**Instruction:** Please pull out every line in the material below that contains the word "stone". Case counts.

Dataset entries:

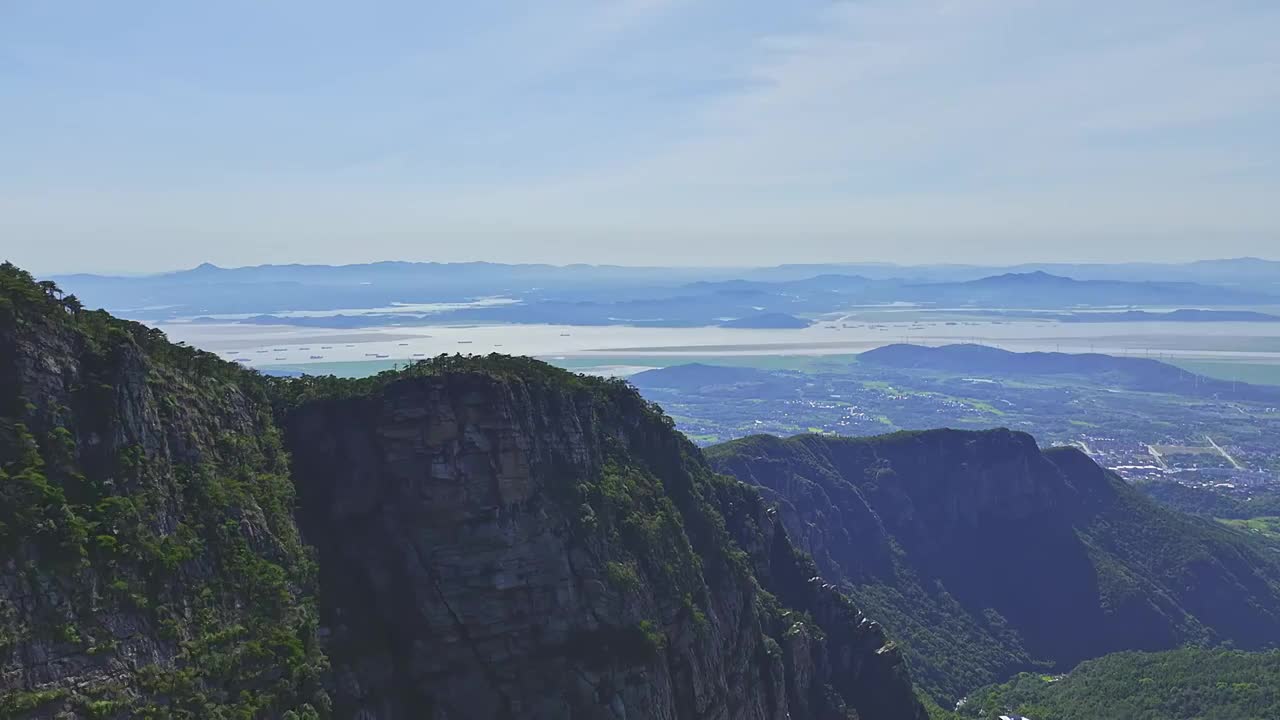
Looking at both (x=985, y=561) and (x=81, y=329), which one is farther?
(x=985, y=561)

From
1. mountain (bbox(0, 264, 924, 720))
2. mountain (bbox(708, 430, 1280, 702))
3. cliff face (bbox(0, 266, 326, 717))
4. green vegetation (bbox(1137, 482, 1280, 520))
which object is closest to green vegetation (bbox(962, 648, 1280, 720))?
mountain (bbox(708, 430, 1280, 702))

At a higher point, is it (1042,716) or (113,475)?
(113,475)

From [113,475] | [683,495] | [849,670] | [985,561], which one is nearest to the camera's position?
[113,475]

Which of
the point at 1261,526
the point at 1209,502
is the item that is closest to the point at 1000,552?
the point at 1261,526

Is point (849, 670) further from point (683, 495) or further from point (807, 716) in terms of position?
point (683, 495)

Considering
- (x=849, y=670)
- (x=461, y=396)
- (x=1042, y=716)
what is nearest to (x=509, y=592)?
(x=461, y=396)
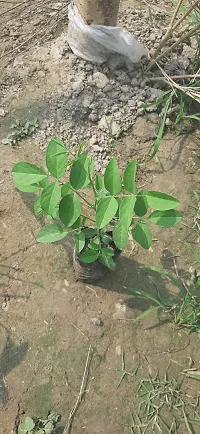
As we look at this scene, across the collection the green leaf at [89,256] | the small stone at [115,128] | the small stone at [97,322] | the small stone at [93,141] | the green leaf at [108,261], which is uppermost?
the small stone at [115,128]

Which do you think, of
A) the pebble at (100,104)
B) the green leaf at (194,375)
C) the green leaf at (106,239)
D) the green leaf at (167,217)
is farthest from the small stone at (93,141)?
the green leaf at (194,375)

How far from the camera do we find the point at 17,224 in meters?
2.16

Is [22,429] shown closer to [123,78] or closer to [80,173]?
[80,173]

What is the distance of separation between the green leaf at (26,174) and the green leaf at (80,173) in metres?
0.10

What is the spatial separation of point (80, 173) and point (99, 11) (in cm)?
128

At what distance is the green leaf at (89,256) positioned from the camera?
5.71ft

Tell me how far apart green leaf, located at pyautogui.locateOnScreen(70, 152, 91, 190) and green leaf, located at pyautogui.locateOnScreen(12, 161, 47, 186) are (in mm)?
101

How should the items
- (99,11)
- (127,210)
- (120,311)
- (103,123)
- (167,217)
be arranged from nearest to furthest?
(127,210)
(167,217)
(120,311)
(99,11)
(103,123)

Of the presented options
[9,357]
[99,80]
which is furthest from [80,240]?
[99,80]

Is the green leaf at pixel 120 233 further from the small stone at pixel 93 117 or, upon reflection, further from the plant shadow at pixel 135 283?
the small stone at pixel 93 117

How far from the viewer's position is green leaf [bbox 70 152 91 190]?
4.76ft

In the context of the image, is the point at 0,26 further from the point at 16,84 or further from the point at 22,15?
the point at 16,84

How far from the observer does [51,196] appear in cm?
145

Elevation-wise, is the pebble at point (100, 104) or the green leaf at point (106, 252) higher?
the pebble at point (100, 104)
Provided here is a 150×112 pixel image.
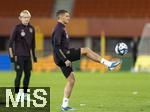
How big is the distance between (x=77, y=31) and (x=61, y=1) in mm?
3908

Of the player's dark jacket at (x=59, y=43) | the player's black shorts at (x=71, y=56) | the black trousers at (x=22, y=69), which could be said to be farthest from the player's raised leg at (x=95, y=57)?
the black trousers at (x=22, y=69)

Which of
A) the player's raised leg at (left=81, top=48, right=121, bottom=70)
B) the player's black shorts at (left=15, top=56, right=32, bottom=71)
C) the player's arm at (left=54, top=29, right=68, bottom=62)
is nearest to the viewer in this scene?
the player's raised leg at (left=81, top=48, right=121, bottom=70)

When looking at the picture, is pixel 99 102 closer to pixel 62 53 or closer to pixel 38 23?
pixel 62 53

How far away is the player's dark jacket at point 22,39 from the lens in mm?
14242

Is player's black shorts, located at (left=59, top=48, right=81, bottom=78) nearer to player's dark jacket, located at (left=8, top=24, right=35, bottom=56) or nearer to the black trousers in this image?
the black trousers

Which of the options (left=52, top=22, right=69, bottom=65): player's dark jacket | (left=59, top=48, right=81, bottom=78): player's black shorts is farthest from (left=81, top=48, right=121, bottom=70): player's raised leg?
(left=52, top=22, right=69, bottom=65): player's dark jacket

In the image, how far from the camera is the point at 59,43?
11.5 m

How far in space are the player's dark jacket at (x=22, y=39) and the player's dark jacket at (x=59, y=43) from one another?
9.05 ft

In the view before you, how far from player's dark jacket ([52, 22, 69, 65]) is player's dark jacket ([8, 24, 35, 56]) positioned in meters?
2.76

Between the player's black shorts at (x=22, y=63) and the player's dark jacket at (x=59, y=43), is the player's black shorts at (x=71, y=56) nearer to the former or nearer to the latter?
the player's dark jacket at (x=59, y=43)

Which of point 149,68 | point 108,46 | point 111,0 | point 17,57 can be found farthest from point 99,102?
point 111,0

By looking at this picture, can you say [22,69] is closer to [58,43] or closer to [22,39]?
[22,39]

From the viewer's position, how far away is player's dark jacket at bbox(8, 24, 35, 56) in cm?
1424

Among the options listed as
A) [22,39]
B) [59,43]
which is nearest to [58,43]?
[59,43]
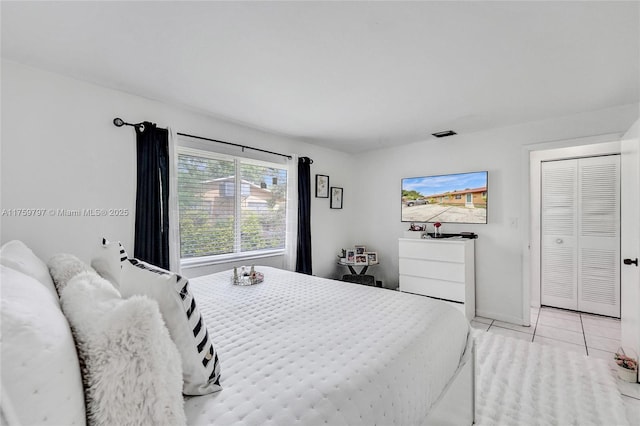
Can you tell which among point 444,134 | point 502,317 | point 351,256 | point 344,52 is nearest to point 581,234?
point 502,317

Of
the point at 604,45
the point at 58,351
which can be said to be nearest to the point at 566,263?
the point at 604,45

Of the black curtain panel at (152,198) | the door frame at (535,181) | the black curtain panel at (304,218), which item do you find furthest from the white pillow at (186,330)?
the door frame at (535,181)

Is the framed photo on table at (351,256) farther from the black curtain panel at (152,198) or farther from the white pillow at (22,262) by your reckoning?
the white pillow at (22,262)

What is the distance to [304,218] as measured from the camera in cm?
391

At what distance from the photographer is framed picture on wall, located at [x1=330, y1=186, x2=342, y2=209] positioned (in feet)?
14.9

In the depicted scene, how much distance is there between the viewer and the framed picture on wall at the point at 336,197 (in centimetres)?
455

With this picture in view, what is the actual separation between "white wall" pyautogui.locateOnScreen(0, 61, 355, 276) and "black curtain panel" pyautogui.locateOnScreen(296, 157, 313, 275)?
1.58 metres

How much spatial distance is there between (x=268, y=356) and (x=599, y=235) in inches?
169

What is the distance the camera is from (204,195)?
3059 millimetres

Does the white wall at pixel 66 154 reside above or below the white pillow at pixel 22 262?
above

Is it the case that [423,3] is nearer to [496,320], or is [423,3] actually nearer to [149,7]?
[149,7]

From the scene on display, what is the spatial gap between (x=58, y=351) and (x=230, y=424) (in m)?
0.48

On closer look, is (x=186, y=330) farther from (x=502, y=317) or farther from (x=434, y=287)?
(x=502, y=317)

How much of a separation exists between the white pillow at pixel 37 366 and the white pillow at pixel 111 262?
0.93 m
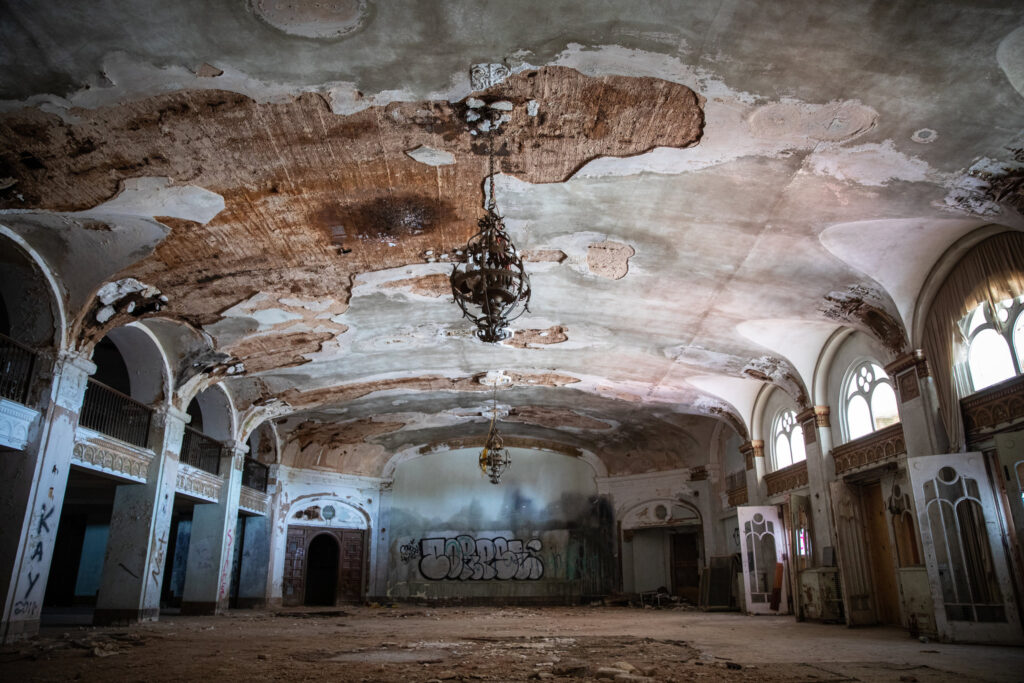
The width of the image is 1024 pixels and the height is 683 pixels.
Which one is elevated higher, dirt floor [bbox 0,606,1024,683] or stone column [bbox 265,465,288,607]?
stone column [bbox 265,465,288,607]

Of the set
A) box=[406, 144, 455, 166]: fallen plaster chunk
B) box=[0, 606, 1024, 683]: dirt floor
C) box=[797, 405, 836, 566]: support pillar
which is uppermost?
box=[406, 144, 455, 166]: fallen plaster chunk

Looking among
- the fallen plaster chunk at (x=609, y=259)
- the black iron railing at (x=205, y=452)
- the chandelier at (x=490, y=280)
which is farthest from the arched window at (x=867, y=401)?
the black iron railing at (x=205, y=452)

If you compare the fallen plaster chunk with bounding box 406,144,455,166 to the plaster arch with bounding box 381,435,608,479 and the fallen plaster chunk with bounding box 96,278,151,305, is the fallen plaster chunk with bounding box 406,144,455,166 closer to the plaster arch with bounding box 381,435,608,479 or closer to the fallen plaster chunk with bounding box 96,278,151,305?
the fallen plaster chunk with bounding box 96,278,151,305

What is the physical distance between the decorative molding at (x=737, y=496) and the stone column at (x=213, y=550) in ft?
37.2

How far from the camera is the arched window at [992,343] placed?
23.8 feet

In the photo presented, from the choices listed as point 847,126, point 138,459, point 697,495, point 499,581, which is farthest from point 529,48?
point 499,581

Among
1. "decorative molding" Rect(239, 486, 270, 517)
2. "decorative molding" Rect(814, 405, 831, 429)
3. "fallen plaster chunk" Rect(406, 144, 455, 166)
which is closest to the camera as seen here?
"fallen plaster chunk" Rect(406, 144, 455, 166)

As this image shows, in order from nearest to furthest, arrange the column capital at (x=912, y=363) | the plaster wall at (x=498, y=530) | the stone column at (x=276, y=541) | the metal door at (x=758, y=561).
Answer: the column capital at (x=912, y=363), the metal door at (x=758, y=561), the stone column at (x=276, y=541), the plaster wall at (x=498, y=530)

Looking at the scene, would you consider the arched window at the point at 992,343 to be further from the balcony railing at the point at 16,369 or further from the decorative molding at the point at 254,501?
the decorative molding at the point at 254,501

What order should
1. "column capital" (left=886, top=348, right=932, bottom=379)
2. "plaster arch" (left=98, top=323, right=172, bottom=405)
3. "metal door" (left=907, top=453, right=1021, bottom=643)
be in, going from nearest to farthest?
"metal door" (left=907, top=453, right=1021, bottom=643) → "column capital" (left=886, top=348, right=932, bottom=379) → "plaster arch" (left=98, top=323, right=172, bottom=405)

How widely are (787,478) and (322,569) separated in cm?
1363

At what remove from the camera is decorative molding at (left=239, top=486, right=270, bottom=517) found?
666 inches

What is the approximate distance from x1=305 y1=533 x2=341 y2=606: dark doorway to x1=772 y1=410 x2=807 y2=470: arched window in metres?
12.4

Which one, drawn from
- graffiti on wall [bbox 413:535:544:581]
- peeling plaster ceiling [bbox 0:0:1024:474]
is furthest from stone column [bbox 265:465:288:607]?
peeling plaster ceiling [bbox 0:0:1024:474]
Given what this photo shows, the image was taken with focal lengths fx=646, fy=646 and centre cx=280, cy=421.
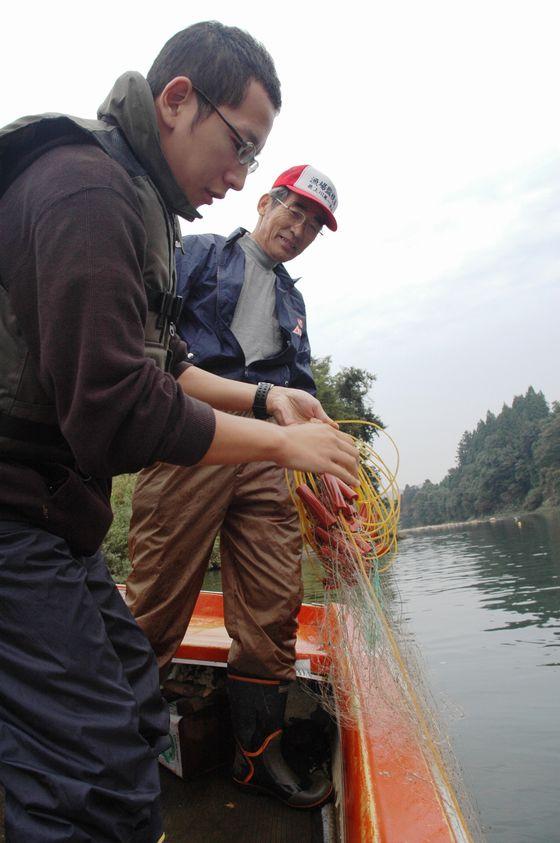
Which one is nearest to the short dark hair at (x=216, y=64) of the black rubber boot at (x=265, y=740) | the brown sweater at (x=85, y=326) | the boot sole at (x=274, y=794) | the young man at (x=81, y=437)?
the young man at (x=81, y=437)

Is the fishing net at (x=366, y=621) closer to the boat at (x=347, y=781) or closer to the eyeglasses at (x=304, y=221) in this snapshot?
the boat at (x=347, y=781)

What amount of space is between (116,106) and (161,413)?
0.87m

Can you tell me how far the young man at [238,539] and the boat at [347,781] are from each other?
136 millimetres

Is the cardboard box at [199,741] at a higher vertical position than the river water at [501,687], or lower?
higher

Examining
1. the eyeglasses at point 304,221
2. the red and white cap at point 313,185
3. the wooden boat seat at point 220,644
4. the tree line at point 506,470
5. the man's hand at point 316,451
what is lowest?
the wooden boat seat at point 220,644

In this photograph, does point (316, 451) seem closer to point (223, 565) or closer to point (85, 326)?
point (85, 326)

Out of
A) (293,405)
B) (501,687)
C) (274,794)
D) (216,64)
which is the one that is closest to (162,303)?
(216,64)

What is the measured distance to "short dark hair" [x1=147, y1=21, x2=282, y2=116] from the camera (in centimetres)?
171

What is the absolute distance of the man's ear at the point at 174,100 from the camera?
1.68m

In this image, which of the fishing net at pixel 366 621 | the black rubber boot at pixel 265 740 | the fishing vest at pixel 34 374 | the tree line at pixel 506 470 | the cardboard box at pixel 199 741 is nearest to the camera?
the fishing vest at pixel 34 374

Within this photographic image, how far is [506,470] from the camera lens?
380ft

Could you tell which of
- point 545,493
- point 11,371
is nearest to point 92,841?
point 11,371

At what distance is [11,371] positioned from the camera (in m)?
1.39

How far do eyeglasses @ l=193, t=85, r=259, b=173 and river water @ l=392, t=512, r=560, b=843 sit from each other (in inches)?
88.4
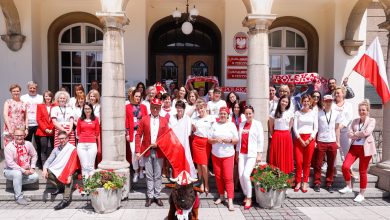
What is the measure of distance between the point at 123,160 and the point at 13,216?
6.62ft

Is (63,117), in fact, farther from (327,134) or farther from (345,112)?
(345,112)

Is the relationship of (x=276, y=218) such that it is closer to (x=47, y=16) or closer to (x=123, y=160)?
(x=123, y=160)

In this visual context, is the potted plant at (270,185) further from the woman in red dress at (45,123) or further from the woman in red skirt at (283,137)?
the woman in red dress at (45,123)

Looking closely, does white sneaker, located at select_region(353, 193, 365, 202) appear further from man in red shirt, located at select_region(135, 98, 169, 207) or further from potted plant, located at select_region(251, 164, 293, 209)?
man in red shirt, located at select_region(135, 98, 169, 207)

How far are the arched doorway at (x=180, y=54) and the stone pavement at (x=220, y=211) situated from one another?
5.82m

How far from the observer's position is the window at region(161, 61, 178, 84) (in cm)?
1139

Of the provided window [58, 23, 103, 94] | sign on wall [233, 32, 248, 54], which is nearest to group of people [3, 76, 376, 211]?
sign on wall [233, 32, 248, 54]

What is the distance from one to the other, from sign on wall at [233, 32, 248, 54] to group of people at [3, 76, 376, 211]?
3.29m

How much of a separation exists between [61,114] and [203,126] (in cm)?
279

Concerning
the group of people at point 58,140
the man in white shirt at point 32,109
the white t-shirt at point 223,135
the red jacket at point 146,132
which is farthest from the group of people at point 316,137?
the man in white shirt at point 32,109

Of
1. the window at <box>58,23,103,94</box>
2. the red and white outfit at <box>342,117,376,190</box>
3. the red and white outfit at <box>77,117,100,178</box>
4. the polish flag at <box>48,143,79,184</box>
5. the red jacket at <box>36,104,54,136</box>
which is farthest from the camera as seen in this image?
the window at <box>58,23,103,94</box>

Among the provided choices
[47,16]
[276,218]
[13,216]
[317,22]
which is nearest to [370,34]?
[317,22]

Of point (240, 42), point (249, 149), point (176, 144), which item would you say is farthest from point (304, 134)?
point (240, 42)

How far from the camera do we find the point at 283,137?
6.35 meters
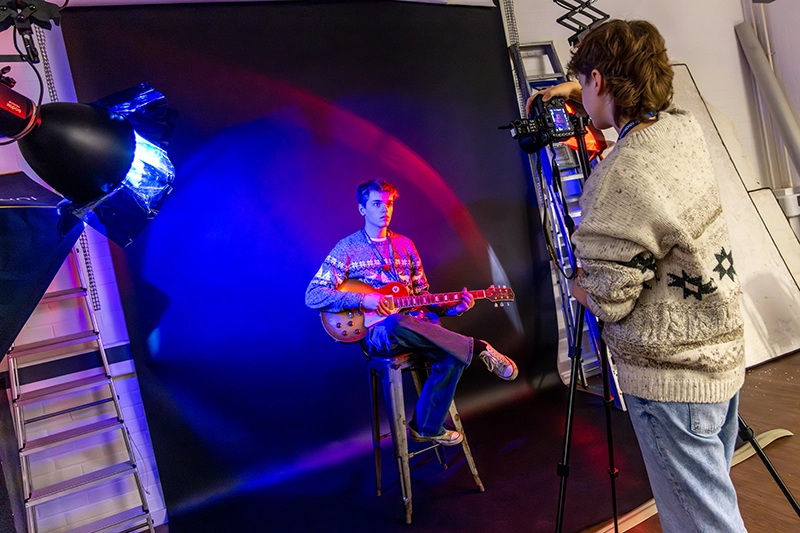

**Answer to this exercise:**
As we look at this scene, across the collection the green leaf at [89,256] | the small stone at [115,128] | the small stone at [97,322] | the small stone at [93,141] | the green leaf at [108,261], which is uppermost?
the small stone at [115,128]
is farthest from the small stone at (93,141)?
Is the green leaf at pixel 120 233 further from the small stone at pixel 93 117 or, upon reflection, further from the plant shadow at pixel 135 283?
the small stone at pixel 93 117
Which one is elevated higher, dirt floor [bbox 0,606,1024,683] or stone column [bbox 265,465,288,607]?
stone column [bbox 265,465,288,607]
What is the physical distance between the decorative molding at (x=737, y=496) and the stone column at (x=213, y=550) in ft?
As this image shows, in order from nearest to furthest, arrange the column capital at (x=912, y=363) | the plaster wall at (x=498, y=530) | the stone column at (x=276, y=541) | the metal door at (x=758, y=561).
Answer: the column capital at (x=912, y=363), the metal door at (x=758, y=561), the stone column at (x=276, y=541), the plaster wall at (x=498, y=530)
is furthest from stone column [bbox 265:465:288:607]?
How far are the arched doorway at (x=180, y=54) and the stone pavement at (x=220, y=211) situated from one another?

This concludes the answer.